The End of an Era

As you may have heard by now, the DHTML Editing Control is not shipping as a part of the Windows Vista operating system.  You can read the announcement here.  I know a lot of people are going to be impacted by this change, and I'll help to the extent possible.

While we've made a version of the non-safe-for-scripting control, or the DHTML Editing Control for Applications, available for Windows Vista, it is not a part of the operating system and must be shipped with your products.  Furthermore, the safe-for-scripting version of the control will not be made available for Windows Vista, and there are plans to kill-bit it in XP at some unspecified future date.  (Kill-bitting means that IE will not load the control under any circumstances.)  Web applications using the control will need to be modified.

The download of the Windows Vista version is here, and a white paper with some helpful information is here.  Let me know if you have any questions about the white paper or related topics.  I'll try to provide help here for people who need to implement changes to adapt to the loss of the control.

Published 24 August 06 12:46 by vank

Comments

# PatriotB said on August 24, 2006 10:26 PM:
Wow, that is one in-depth white paper!

One comment I have... the user agent parsing code doesn't look future-safe.  That is, it won't handle NT7+ or IE8+ properly (which is a common problem in user agent parsing -- lots of web sites mis-parse IE7's user agent string tell you you're using an old, unsupported browser).
# vank said on August 28, 2006 1:15 AM:
Good point!  The agent parsing is version specific.
I'll see if I can find a decent example for classic ASP which is not; those skills are fading.  The ASP.Net should be simpler, but not as terse.
Thanks for the comments.
# mplate said on August 30, 2006 3:39 AM:
What about IE7 on Windows XP? This article:

http://blogs.msdn.com/ie/archive/2006/06/27/648850.aspx

saids

"In the near future, we will also killbit the Safe for Scripting control in IE7 in Windows XP so that it will not get instantiated from the browser."
------------------------------------------------
Pick up the blog post about the DHTML Editing Control leaving Windows Vista and carry it on from its last line.

--- Records supplied ---
------------------------------------------------
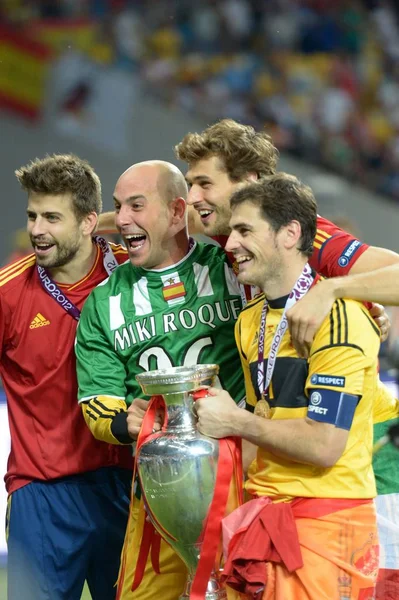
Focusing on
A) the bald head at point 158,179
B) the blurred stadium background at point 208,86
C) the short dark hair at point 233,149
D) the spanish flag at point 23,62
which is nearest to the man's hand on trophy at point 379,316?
the short dark hair at point 233,149

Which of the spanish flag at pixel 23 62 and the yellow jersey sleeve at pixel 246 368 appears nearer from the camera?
the yellow jersey sleeve at pixel 246 368

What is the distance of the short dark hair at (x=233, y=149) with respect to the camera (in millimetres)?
3684

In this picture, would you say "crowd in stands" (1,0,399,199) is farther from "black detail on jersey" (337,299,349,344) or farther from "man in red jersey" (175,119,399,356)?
"black detail on jersey" (337,299,349,344)

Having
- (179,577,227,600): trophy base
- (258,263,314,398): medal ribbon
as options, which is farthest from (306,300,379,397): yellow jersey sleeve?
(179,577,227,600): trophy base

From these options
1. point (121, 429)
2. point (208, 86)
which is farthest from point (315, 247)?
point (208, 86)

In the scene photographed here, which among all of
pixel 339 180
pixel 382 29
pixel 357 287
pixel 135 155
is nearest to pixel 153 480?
pixel 357 287

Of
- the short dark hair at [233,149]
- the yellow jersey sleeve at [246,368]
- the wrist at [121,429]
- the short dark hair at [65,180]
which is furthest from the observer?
the short dark hair at [65,180]

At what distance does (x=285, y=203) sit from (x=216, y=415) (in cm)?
67

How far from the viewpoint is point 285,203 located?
3021 mm

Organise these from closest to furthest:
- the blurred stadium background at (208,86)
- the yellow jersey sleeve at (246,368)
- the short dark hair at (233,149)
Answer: the yellow jersey sleeve at (246,368), the short dark hair at (233,149), the blurred stadium background at (208,86)

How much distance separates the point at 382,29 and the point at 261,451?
33.3 ft

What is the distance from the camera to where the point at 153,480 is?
2.97 metres

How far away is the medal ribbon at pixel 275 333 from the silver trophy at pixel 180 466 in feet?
0.49

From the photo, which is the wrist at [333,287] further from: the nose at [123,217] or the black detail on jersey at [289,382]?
the nose at [123,217]
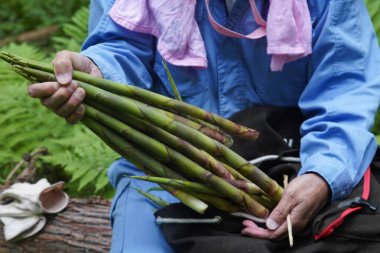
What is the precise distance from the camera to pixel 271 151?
1.82 m

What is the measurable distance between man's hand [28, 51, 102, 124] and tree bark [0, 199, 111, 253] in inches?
40.6

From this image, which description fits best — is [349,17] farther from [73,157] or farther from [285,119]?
[73,157]

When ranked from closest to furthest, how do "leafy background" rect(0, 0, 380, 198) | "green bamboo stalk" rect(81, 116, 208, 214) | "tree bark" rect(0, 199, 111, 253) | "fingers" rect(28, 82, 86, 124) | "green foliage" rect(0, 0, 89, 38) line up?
"fingers" rect(28, 82, 86, 124) → "green bamboo stalk" rect(81, 116, 208, 214) → "tree bark" rect(0, 199, 111, 253) → "leafy background" rect(0, 0, 380, 198) → "green foliage" rect(0, 0, 89, 38)

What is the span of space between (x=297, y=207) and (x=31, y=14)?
215 inches

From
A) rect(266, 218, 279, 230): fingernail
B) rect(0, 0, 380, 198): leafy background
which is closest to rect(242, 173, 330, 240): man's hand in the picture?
rect(266, 218, 279, 230): fingernail

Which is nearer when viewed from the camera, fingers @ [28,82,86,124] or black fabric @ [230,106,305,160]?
fingers @ [28,82,86,124]

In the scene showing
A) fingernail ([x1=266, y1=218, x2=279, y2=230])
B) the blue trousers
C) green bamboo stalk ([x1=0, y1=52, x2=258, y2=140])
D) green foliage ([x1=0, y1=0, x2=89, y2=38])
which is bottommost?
green foliage ([x1=0, y1=0, x2=89, y2=38])

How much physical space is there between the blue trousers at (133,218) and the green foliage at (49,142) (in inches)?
44.6

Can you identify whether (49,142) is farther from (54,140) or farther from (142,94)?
(142,94)

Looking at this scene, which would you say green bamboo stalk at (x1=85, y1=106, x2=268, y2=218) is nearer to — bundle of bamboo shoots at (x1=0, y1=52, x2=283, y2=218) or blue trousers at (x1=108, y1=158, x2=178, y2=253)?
bundle of bamboo shoots at (x1=0, y1=52, x2=283, y2=218)

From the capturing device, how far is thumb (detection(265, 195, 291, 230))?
5.23ft

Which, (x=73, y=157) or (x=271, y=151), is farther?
(x=73, y=157)

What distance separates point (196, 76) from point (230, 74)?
106 millimetres

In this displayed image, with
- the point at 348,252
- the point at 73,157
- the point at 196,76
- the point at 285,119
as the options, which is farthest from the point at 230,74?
the point at 73,157
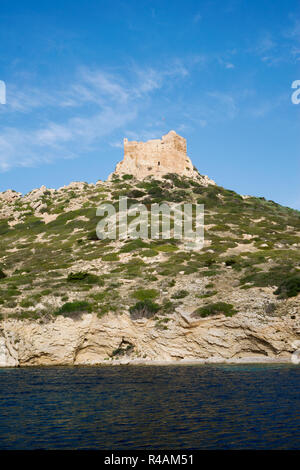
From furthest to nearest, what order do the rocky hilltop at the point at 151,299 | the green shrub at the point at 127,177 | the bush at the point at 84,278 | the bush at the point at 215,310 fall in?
the green shrub at the point at 127,177 < the bush at the point at 84,278 < the bush at the point at 215,310 < the rocky hilltop at the point at 151,299

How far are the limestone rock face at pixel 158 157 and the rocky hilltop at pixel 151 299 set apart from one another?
40.4 meters

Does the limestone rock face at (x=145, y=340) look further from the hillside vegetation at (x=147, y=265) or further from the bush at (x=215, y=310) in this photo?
the hillside vegetation at (x=147, y=265)

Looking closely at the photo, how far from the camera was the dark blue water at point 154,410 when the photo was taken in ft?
43.1

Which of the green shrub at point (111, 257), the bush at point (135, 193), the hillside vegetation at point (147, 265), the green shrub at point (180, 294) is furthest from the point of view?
the bush at point (135, 193)

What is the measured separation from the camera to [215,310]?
33.6m

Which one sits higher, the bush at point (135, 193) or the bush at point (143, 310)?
the bush at point (135, 193)

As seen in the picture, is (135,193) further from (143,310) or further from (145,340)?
(145,340)

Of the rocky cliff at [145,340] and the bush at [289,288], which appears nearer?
the rocky cliff at [145,340]

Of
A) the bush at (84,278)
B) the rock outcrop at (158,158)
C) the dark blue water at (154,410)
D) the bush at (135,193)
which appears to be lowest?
the dark blue water at (154,410)

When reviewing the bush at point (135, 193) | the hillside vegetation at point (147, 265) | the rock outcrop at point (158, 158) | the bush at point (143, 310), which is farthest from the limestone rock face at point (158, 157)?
the bush at point (143, 310)

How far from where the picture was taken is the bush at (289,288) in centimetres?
3447

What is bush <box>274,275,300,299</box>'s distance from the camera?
113 ft

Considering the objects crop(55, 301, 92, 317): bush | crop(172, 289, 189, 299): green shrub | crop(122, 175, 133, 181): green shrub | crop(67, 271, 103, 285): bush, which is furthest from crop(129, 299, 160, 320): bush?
crop(122, 175, 133, 181): green shrub

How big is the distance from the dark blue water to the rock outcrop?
84.1m
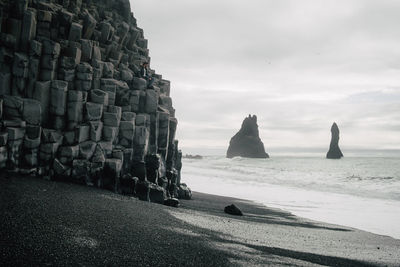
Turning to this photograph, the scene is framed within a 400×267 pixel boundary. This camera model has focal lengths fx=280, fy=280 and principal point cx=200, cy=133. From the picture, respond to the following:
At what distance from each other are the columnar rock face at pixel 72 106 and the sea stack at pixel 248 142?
113 metres

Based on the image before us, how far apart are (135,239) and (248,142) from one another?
125m

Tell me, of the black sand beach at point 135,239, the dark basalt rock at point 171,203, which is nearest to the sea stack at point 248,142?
the dark basalt rock at point 171,203

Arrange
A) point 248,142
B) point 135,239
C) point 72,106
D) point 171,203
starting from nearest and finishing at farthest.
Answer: point 135,239, point 72,106, point 171,203, point 248,142

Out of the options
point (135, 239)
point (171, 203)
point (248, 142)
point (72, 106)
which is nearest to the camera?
point (135, 239)

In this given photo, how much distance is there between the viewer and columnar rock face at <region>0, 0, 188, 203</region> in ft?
43.3

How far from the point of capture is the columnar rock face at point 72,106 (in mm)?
13203

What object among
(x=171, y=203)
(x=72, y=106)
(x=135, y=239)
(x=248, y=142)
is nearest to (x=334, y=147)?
(x=248, y=142)

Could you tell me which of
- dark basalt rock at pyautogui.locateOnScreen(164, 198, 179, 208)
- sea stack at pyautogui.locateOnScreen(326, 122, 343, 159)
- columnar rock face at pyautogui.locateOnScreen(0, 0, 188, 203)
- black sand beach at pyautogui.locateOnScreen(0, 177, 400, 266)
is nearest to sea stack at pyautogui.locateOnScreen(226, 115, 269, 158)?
sea stack at pyautogui.locateOnScreen(326, 122, 343, 159)

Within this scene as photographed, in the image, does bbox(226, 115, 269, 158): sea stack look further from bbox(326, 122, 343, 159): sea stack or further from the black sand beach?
the black sand beach

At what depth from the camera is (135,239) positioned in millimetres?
6656

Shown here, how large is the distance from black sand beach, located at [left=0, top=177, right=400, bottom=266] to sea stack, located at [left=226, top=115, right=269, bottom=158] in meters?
118

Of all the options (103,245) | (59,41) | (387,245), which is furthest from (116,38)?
(387,245)

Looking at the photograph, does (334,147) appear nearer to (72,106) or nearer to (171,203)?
(171,203)

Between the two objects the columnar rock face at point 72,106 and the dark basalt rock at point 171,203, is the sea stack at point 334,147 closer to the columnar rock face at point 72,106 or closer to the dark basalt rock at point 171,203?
the columnar rock face at point 72,106
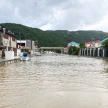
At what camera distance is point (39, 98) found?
8625 mm

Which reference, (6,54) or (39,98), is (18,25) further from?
(39,98)

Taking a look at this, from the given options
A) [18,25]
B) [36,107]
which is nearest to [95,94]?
[36,107]

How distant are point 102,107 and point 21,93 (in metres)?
4.15

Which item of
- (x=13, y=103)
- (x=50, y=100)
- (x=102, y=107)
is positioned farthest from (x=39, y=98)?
(x=102, y=107)

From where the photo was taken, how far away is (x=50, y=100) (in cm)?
828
------------------------------------------------
--- Written response ---
I'm not sure what "killbit" means? I'm running IE7 RC1 (7.0.5700.6) and after two confirmations that installs and runs the control, the control is running fine in the browser (which is enough for us until Vista arrives). Can I except this behavior to remain when IE7 on Windows XP is released?
# vank said on August 30, 2006 12:27 PM:
Yes, the control will continue to work fine with the final release of IE7 on XP.
"Kill Bit" means that a table entry is made in IE which says "never instantiate this control in IE.  When this is done, the control is no longer available in IE, and this is planned for some future date in XP, but there's no plan for exactly when.  Ideally, the lack of the control in Vista will eventually move everyone off the control and onto other technology; at this point it would be straight-forward to kill bit the control.  Reality isn't ideal, and when this is done it will probably cause some problems, but the idea is to reduce the number of those problems as much as possible before the control is completely unavailable.
I got a report this morning that the unsafe version of the control (the version of the DHTML Editing Control you'd use in applications rather than web pages) did not work for one customer in IE7 RC1.  We're currently investigating.  If others experience this problem, I'd like to hear about it.
# vank said on August 30, 2006 7:39 PM:
I'm not lazy, but I am pretty busy.  I've searched for an example that I could modify which would provide the future-safety for user agent parsing that PatriotB asked for.  I've come up empty.  While I could code it from scratch, I don't really have time to test it adequately, which would make for pretty poor example code.
Does anyone have a pointer to a good starting point?
Thanks!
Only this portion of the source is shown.